Consigne: Dans la critique consacrée aux peluches dans les livres pour enfants, expliquez en une à trois phrases pourquoi le livre de Thierry Maricourt est mis à part.

Texte présenté:

====

La peluche tient autant de place dans la vie de l’enfant que dans la littérature de la jeunesse qui cherche à séduire les parents de bambins non encore en âge de lecture autonome. On n’y évite pas les désastreuses histoires animistes qui font vivre les peluches à l’instar de la plupart des histoires animalières (1).

Toutefois dans ce monde où animé et inanimé se confondent, où humanité et animalité n’ont plus de frontière séparatrice tant domine l’anthropomorphisme, l'humour et les clins d'œil culturels (2) se multiplient pour une entrée dans la lecture qui n’est pas anodine. Bobe Legrand réussi par exemple à entraîner l’imaginaire vers l’univers du conte africain (3).

Mais malgré l’intérêt des situations quotidiennes brossées dans ces historiettes (4), l’interprétation animiste de l’objet transitionnel qu’est la peluche telle que pratiquée par les auteurs ne permet pas d’aider l’enfant à sortir de son monde pour aller véritablement vers le monde des autres. Il y a là une sorte de déréalisation du monde par un infantilocentrisme (si on veut bien accepter ce mot) (5).

Le livre de Thierry Maricourt intelligemment illustré par Nathalie Lété (6) est à mettre à part car il repose sur des autobiographies de peluches (rappel d’Andersen) dans des situations très quotidiennes mais transgressées explicitement en narration fictive. Le livre tourne ainsi à la confidence qui peut amener l’enfant à considérer sa peluche dont la nature d’objet n’est pas niée avec distance. Le livre renvoie également à l'histoire propre de l’entrée d’une peluche dans la vie d’un enfant : dans quelles circonstances ? qu’est-ce qu’elle peut représenter pour soi ? Comment elle se situe pour l’enfant par rapport aux autres peluches ? Comme c’est par ailleurs un livre bien écrit, " Mes peluches " séduit. On remarquera seulement que comme bon nombre de livres pour petits, il y a abus de l’emploi des premières personnes (je) qui ne peut que créer des confusions chez le petit en train de construire ce système langagier.

Philippe Geneste

(1) Schneider, Mühloff, Chevalier grognon, Nord-sud, 64 F.

(2) Inkpen, Où est passé le petit ours de Casimir ? Grasset (Snoopy n’est pas loin).

(3) Le doudou de Syabou, Nathan 24 F.

(4) Dolto-Totlich-Bourre, Moi et mon ours ou bien Dolto-Totlich-Boucher, Zoé prend tout à Bruno, Flammarion, 20 F est à mettre à part car il y a la volonté ici d’un réalisme psychologique qui ne tombe pas dans les pièges ci-dessus dénoncés.

(5) Mc Quade, Moment câlins avec nounours, Flammarion, 72 F (livre par ailleurs luxueusement illustré)

(6) Mes peluches, Mila éditions, 79 F avec cartes postales, poster et autocollants.

====

[Données recueillies]
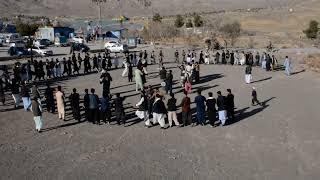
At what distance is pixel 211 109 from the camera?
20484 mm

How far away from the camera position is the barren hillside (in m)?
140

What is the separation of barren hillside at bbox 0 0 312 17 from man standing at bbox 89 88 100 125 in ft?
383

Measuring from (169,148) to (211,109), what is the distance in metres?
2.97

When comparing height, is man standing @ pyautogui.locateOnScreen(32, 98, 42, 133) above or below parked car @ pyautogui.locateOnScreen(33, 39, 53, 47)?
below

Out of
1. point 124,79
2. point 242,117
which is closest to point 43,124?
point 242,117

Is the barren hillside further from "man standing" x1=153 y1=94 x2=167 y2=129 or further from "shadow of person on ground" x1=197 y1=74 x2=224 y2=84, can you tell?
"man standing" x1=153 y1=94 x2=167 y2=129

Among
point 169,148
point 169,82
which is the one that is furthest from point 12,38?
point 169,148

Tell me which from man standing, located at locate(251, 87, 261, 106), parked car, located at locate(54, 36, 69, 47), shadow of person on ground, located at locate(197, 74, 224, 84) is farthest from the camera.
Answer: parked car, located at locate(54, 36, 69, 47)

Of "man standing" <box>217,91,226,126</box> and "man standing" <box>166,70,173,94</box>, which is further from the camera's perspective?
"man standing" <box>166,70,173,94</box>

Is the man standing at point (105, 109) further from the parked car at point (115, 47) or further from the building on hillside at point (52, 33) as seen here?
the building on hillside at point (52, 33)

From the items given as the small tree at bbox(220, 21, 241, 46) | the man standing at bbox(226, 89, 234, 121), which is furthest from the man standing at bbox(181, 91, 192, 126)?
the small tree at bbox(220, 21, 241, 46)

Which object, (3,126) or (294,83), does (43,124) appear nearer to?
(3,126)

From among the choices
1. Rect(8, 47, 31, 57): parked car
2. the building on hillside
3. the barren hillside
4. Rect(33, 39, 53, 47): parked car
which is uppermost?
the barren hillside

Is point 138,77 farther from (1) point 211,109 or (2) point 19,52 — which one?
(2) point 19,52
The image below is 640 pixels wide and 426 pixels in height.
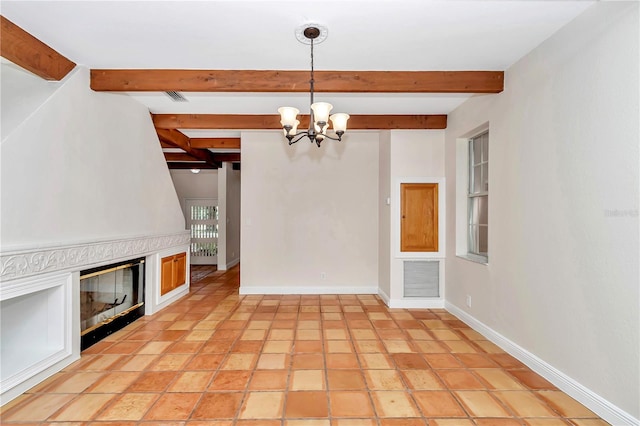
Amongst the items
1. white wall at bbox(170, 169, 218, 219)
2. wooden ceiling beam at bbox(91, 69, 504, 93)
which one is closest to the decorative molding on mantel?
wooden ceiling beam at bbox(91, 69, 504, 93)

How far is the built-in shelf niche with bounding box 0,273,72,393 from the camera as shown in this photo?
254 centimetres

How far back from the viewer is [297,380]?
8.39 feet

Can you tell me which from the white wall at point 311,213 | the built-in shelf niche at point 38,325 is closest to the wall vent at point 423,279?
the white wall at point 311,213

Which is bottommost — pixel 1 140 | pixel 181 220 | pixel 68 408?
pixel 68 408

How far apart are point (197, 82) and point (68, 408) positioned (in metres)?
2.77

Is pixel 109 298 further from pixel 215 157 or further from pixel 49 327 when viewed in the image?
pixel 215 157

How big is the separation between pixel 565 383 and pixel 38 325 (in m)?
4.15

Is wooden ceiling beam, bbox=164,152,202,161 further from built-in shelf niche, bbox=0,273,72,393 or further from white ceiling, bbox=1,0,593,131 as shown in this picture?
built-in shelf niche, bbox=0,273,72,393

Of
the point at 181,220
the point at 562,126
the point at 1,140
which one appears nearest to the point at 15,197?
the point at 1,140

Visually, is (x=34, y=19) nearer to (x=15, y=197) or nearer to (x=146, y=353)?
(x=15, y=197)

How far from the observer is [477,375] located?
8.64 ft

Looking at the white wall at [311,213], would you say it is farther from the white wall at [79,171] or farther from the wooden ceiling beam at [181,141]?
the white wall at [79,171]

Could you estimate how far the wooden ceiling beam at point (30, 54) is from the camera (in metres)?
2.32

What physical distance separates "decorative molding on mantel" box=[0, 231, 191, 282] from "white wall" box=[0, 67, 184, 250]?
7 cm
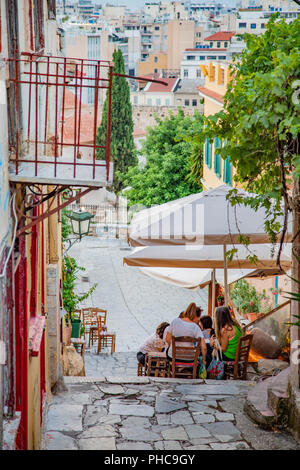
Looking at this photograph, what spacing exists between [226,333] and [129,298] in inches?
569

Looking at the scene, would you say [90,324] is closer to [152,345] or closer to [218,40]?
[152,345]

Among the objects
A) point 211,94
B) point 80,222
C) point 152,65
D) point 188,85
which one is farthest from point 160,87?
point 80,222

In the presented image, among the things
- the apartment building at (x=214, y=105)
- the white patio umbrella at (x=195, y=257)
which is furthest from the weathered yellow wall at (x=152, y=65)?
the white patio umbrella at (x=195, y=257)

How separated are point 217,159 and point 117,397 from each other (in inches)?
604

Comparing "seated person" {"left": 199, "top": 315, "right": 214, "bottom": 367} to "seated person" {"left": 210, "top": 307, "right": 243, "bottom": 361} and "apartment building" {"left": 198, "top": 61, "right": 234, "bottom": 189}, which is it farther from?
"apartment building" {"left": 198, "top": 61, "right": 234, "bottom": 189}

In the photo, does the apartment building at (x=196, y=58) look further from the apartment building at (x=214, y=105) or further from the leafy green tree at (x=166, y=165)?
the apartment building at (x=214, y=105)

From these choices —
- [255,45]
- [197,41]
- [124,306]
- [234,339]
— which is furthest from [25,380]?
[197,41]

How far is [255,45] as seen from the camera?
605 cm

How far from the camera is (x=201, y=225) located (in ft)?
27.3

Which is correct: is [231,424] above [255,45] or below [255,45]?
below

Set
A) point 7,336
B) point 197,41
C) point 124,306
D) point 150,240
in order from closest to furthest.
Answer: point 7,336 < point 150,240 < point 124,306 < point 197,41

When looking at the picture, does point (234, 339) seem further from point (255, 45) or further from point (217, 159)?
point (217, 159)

====

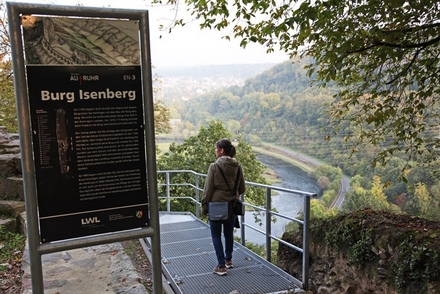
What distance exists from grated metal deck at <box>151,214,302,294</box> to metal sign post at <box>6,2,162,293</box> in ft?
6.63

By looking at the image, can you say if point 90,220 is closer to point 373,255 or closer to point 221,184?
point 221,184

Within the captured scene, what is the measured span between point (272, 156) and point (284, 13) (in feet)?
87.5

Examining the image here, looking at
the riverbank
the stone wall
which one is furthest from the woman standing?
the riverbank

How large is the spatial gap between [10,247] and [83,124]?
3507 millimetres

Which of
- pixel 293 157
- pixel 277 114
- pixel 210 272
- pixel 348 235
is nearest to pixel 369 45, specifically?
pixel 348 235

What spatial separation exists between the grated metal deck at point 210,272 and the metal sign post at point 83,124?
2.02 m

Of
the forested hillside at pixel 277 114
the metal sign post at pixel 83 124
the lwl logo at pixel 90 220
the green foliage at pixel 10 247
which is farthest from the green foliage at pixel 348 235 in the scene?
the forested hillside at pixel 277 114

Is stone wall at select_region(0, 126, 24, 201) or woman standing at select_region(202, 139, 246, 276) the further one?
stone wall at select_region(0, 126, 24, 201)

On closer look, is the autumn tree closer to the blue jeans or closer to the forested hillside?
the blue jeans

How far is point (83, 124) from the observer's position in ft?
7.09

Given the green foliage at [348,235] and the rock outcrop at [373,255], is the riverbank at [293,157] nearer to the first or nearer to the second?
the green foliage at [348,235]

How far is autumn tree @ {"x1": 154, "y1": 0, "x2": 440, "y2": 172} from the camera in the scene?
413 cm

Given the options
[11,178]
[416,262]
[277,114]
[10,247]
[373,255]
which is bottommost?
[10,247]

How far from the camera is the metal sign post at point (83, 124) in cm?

====

Réponse: Le livre de Thierry Maricourt repose sur des autobiographies de peluches, placées dans des situations très quotidiennes mais explicitement transgressées en narration fictive. Il prend ainsi la forme d'une confidence qui peut amener l'enfant à considérer avec distance sa peluche, dont la nature d'objet n'est pas niée.